At 5:30 a.m., even before she gets her first cup of coffee, research director/data wrangler Eleanor McDonnell Feit stumbles from her bed to the computer.

A fan reacts after watching Ghana knock the United States out of the World Cup. (Victor Calzada/El Paso Times/AP)
A fan reacts after watching Ghana knock the United States out of the World Cup. (Victor Calzada/El Paso Times/AP)Read more

At 5:30 a.m., even before she gets her first cup of coffee, research director/data wrangler Eleanor McDonnell Feit stumbles from her bed to the computer.

On her desktop Wednesday morning will be the results of a night's worth of computer crunching on a fresh mountain of data about the 2010 FIFA World Cup.

"Sometimes, it gives an error message, and that's bad," said Feit, who doesn't care who won Tuesday's tense Spain vs. Portugal match.

Instead, Feit, director of research at the University of Pennsylvania's Wharton Interactive Media Initiative, and her colleagues will be looking to see whether the research model they devised to predict ESPN online-viewership patterns worked.

ESPN, which is televising the World Cup, is using the soccer tournament as a living laboratory to test how people consume sports.

Do they watch it on TV? Listen to radio? Watch streaming video online or dial it up on their mobile? Do they use more than one medium at a time? Do they follow particular teams?

"We can get a very clear picture of how people navigate across these platforms and what they do," said Steven Ennen, manager of the Media Initiative. The information can help ESPN price advertising, deploy staffing resources, and select broadcast times.

"We operate on the idea that viewers will use the best available screen, depending on what time of day it is," said Glenn Enoch, ESPN's vice president of integrated media research.

That may mean the television in the evening, the radio in the car, the Internet at the office, and lots of secret glances at mobile devices during dull business meetings.

"It's 9 in the morning, Mr. Advertiser," Enoch said. "Where is the best place to reach your customer? We know the answer. We just need to draw the map to tell you."

Besides Wharton, ESPN has 14 other research vendors. Each is looking at a different aspect of the increasingly complex interrelationships among media forms.

Wharton's focus is online behavior using ESPN.com, ESPN Mobile, ESPN3, and ESPN Deportes, the Spanish-language portal. "The Wharton piece has to do with modeling Internet and mobile overlap," Enoch said.

On Wednesday, Feit will be looking at the eagerly awaited first batch of user information from 10,000 people who signed on to ESPN during the World Cup's early rounds, known as the "group stage." Wharton doesn't have individual identifying information, but it does know about the habits of each of those 10,000 users.

"Think of it like a spreadsheet where the rows are people and the columns are behaviors," Ennen said.

Or you can imagine sausage.

The data are like the ingredients.

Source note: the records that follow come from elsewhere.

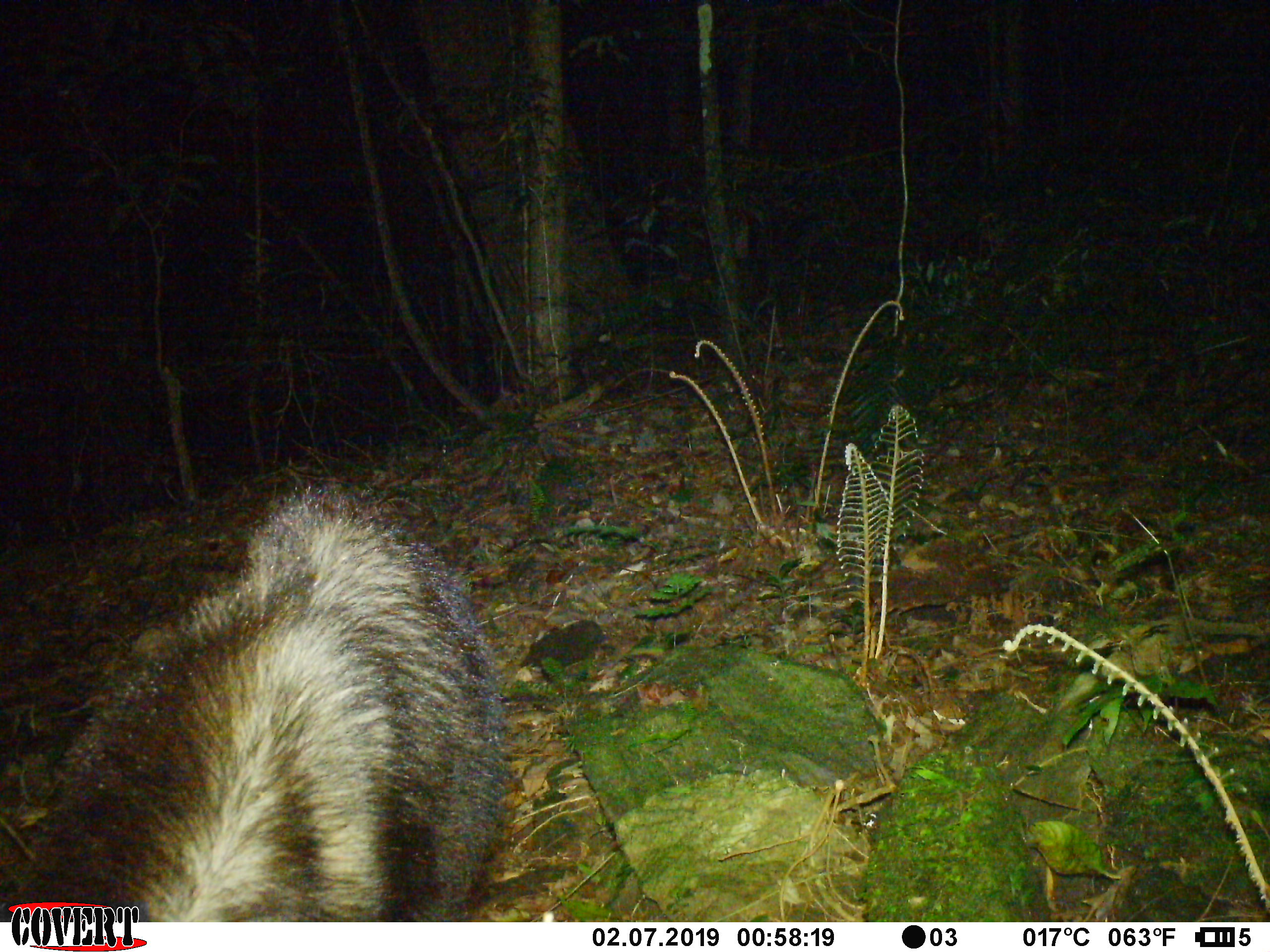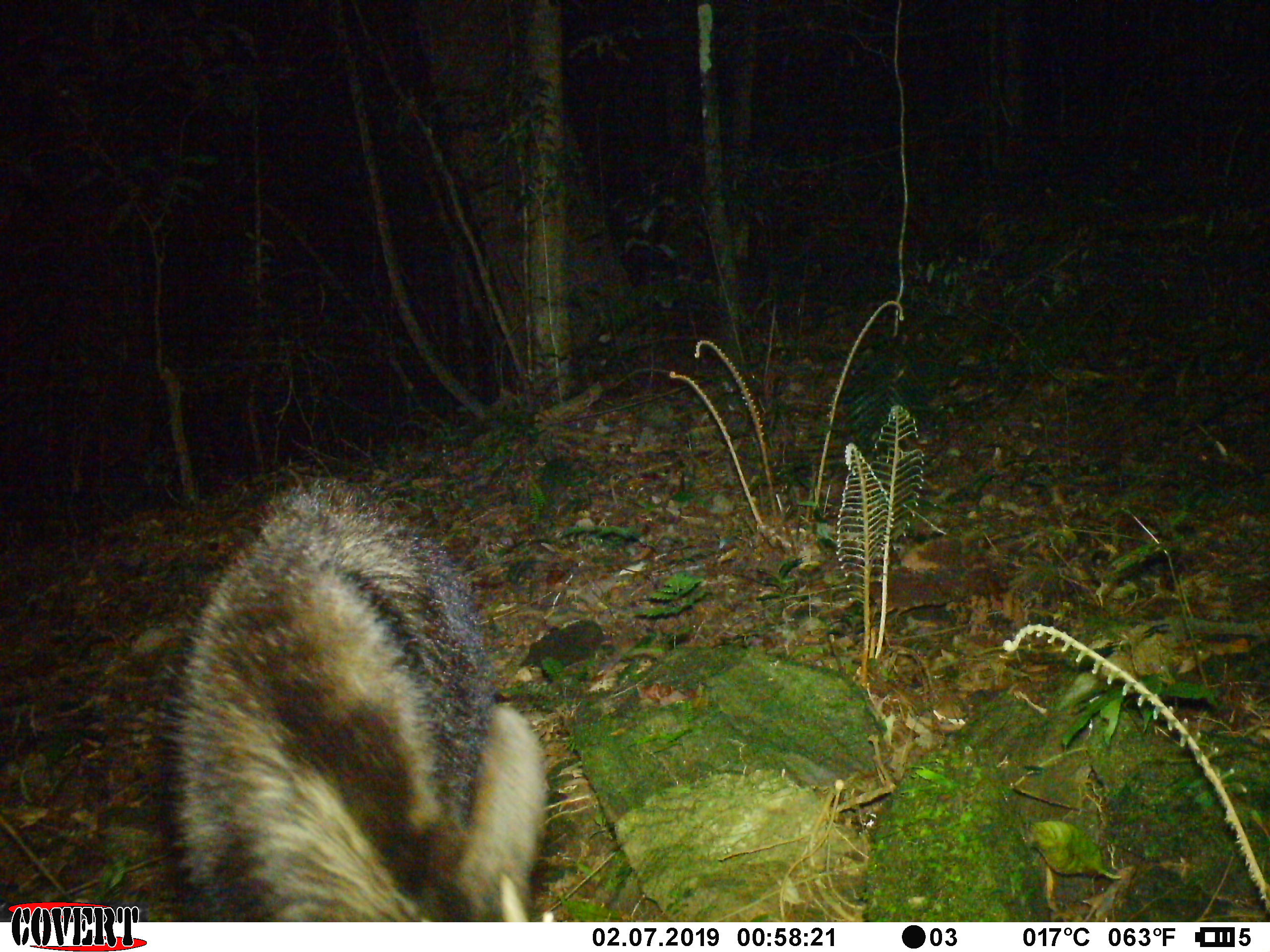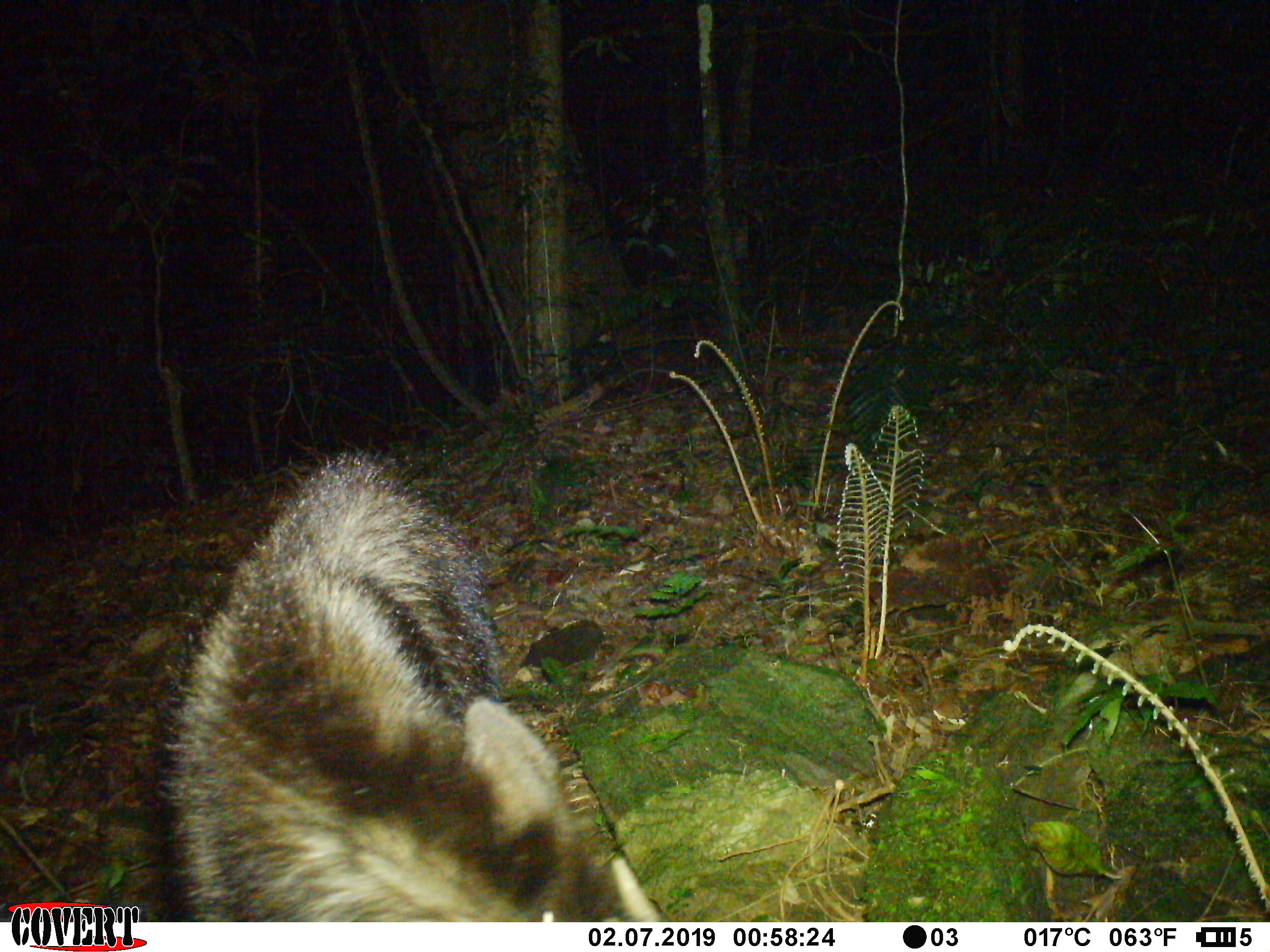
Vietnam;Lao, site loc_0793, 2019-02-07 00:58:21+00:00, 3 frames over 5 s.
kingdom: Animalia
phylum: Chordata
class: Mammalia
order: Artiodactyla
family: Bovidae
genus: Capricornis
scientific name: Capricornis sumatraensis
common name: chinese serow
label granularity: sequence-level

Wharton designed the grinder that will mix the ingredients according to a complex mathematical formula.

If, after a night in the computer grinder, sausage emerges instead of, let's say, cheesesteaks, Wharton will know that the model it crafted using ESPN data from the NCAA basketball tournament in March worked to predict World Cup user behavior.

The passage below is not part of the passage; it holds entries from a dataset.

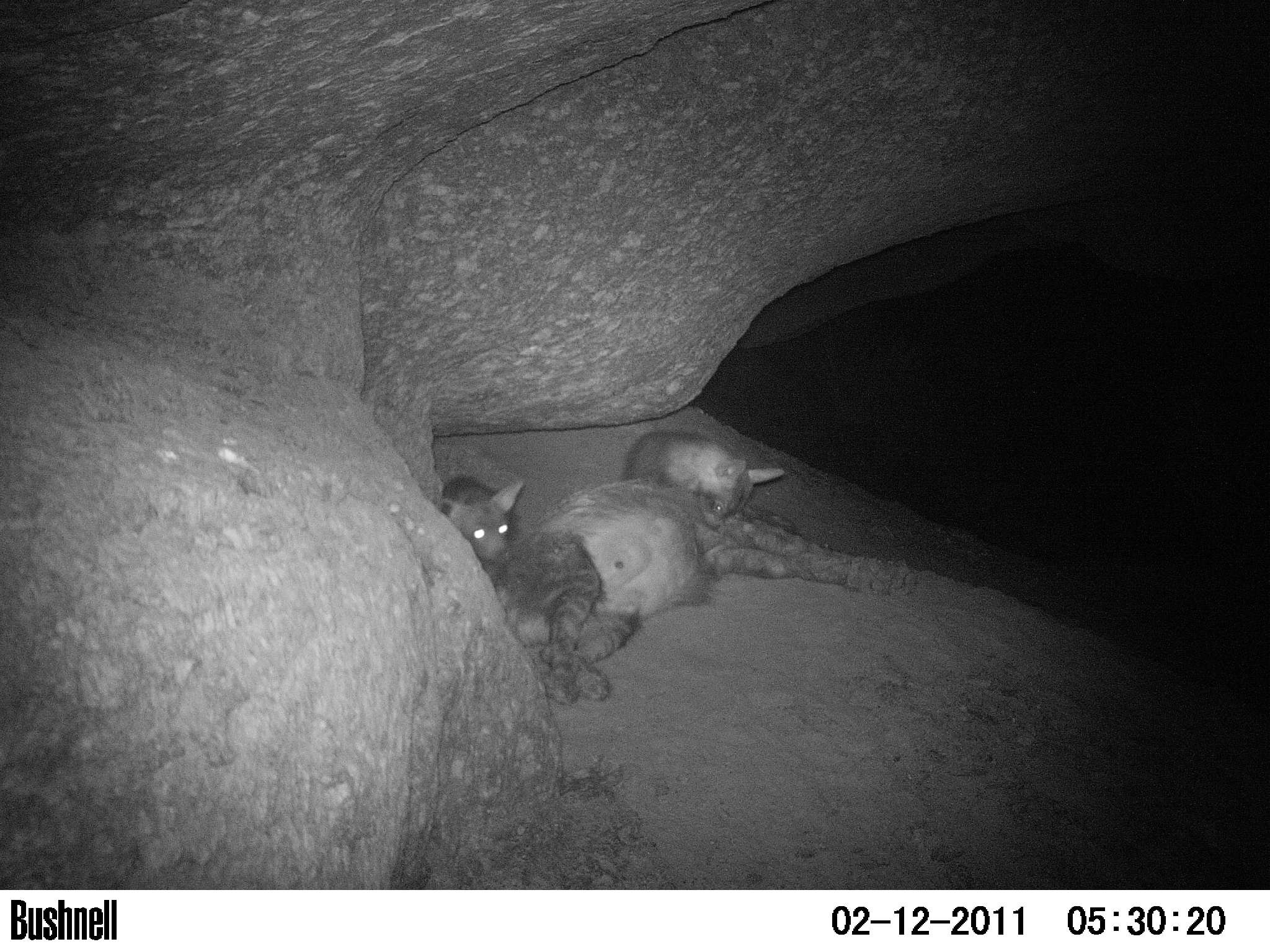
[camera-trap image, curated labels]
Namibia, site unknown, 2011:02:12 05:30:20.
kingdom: Animalia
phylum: Chordata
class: Mammalia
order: Carnivora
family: Hyaenidae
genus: Parahyaena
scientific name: Parahyaena brunnea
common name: brown hyena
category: hyaena brunnea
Hyaena brunnea (brown hyena) (Parahyaena brunnea).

The next step will be to test whether the model can forecast viewership patterns in the final weeks based on behavior in the early rounds.

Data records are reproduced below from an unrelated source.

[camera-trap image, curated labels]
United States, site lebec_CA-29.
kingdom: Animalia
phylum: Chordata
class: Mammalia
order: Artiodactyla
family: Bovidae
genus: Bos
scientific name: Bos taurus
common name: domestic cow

Among the factors: team loyalty and online usage during "seeded" rounds.

Ennen describes ESPN as a partner - one that makes a $50,000 contribution to the Media Initiative, accepts Wharton students as interns, and most importantly, provides the raw proprietary data so that academicians, primarily those in marketing, can use it for all sorts of research, subject to confidentiality agreements.